A cura di Cecilia Montella
Sempre
più spesso il dibattito sulle discriminazioni e sulle violenze basate sul
genere e sull’orientamento sessuale coinvolge il mondo del lavoro e quello
universitario. Ciò nonostante, ancora oggi, le Università italiane sembrano
lontane dall’applicazione di politiche basate sulla gender equality, nonché carenti di strumenti adatti a fornire agli
studenti che si affacciano al mondo del lavoro le abilità necessarie ad
affrontare le molteplici situazioni connesse a tali discriminazioni.
Da
un’analisi dei servizi offerti dagli Atenei italiani, sembra che questi ultimi siano
carenti nell’attenzione data alle questioni relative alle discriminazioni,
soprattutto quelle legate allo stigma sessuale e di genere.
Alcuni
autori (Ellis, 2009; Getz & Kirkley, 2006; Rankin, 2003) sostengono che le
Università sono istituzioni in cui vengono agite forti discriminazioni a base
omofobica e transfobica, generando un clima sociale negativo. Rankin (2003), ad
esempio, ha dimostrato che il 74% degli studenti omosessuali e bisessuali
percepisce il proprio campus universitario come omofobico e che il 60% non
dichiara il proprio orientamento sessuale o la propria identità di genere per
evitare discriminazioni. In un altro studio il cui target è rappresentato da
studenti universitari LGB (Lesbiche, Gay e Bisessuali) dell’Università di Yale,
il 26% ha riportato episodi di violenza fisica, il 50% due o più aggressioni
verbali ed il 48% ha dichiarato di percepire un’elevata probabilità di subire
molestie anche in futuro (D’Augelli, 1989).
A tal proposito, lo State of Higher Education for LGBT People
degli Stati Uniti riporta che il 33% di tutti gli studenti LGB e il 38% degli
studenti transgender ha seriamente preso in considerazione di abbandonare
l’università a causa dei problemi relativi alla sessualità esperiti nei
contesti universitari (Rankin et al. 2010). Ancora, Sherril & Hardesty
(1994) hanno riscontrato che il 31% degli studenti appartenenti alle cosiddette
sexual and gender minorities ha
lasciato l’università per un semestre o più e che il 33% ha abbandonato
definitivamente l’università a causa delle questioni relative al proprio
orientamento sessuale, incluse le molestie.
Gli
studi summenzionati mostrano che l’omofobia nel contesto universitario
rappresenta una problematica significativa e che gli ambienti universitari sono
percepiti dalla popolazione LGBT (Lesbica, Gay, Bisessuale e Transessuale) come
spazi poco inclusivi ed accoglienti, nei quali ‘essere se stessi’ sembra porre
l’individuo a rischio di subire violenza.

» Dati
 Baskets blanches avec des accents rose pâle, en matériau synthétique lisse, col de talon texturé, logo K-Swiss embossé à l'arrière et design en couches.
...
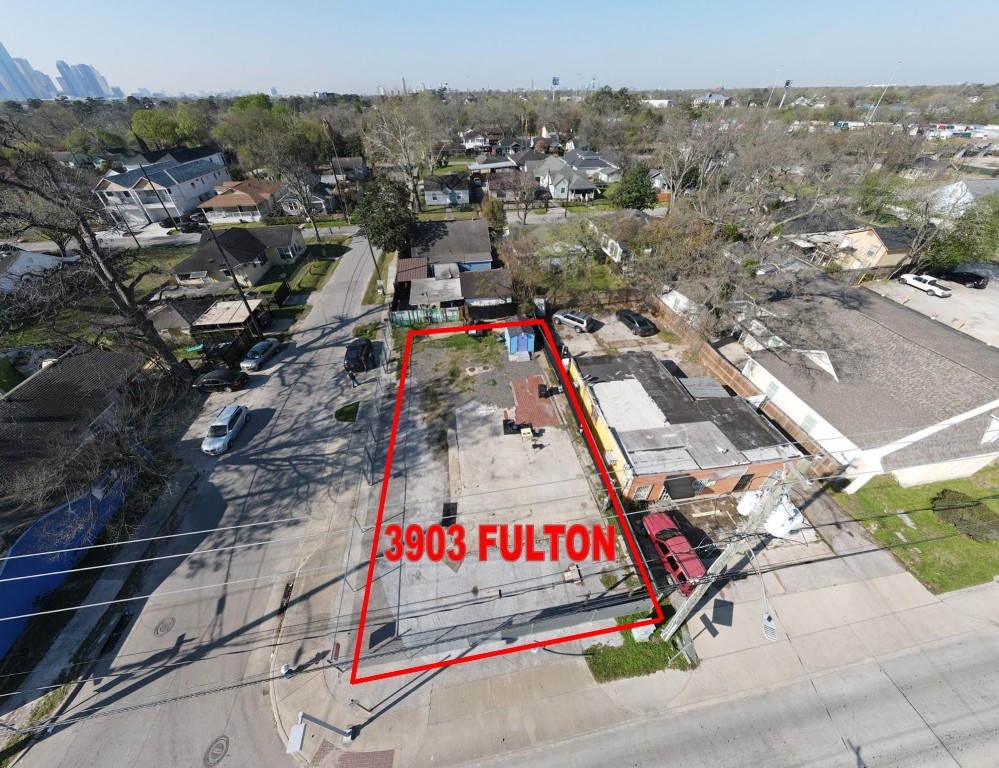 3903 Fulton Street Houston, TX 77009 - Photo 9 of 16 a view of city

» Consegna
Scrivi il seguito del testo sulle discriminazioni di genere e di orientamento sessuale nelle università, partendo dopo la sua ultima frase.

» Risultato
Appare,
dunque, fondamentale incrementare un clima accogliente e promuovere una
maggiore inclusione di questi studenti nelle comunità universitarie. Inoltre,
va messo in luce quanto pregiudizi e discriminazioni rivolti agli studenti LGBT
risultino intensificati da un’assenza di conoscenza e comprensione delle
dimensioni connesse. Ad esempio, Getz & Kirkley (2006) hanno mostrato che
esperienze orientate a ridurre l’omofobia nei campus e ad educare gli studenti
a tali tematiche, contribuiscono allo sviluppo di un cambiamento positivo nel
clima dei campus e negli atteggiamenti degli studenti eterosessuali nei
confronti degli studenti LGBT. In particolare, sembra che la metodologia dei
workshop esperienziali possa costituire uno degli strumenti fondamentali per ampliare
le conoscenze su questi temi e coinvolgere gli studenti sulle future e
potenziali situazioni lavorative da gestire. A tal proposito, Abrahamowicz
(1998) sostiene che la partecipazione ad attività universitarie che prevedano
l’integrazione individuo-gruppo rappresenta uno dei fattori protettivi
principali per le sexual and gender minorities. L’appartenenza a gruppi
universitari, infatti, consente di confermare la propria identità e di ricevere
supporto.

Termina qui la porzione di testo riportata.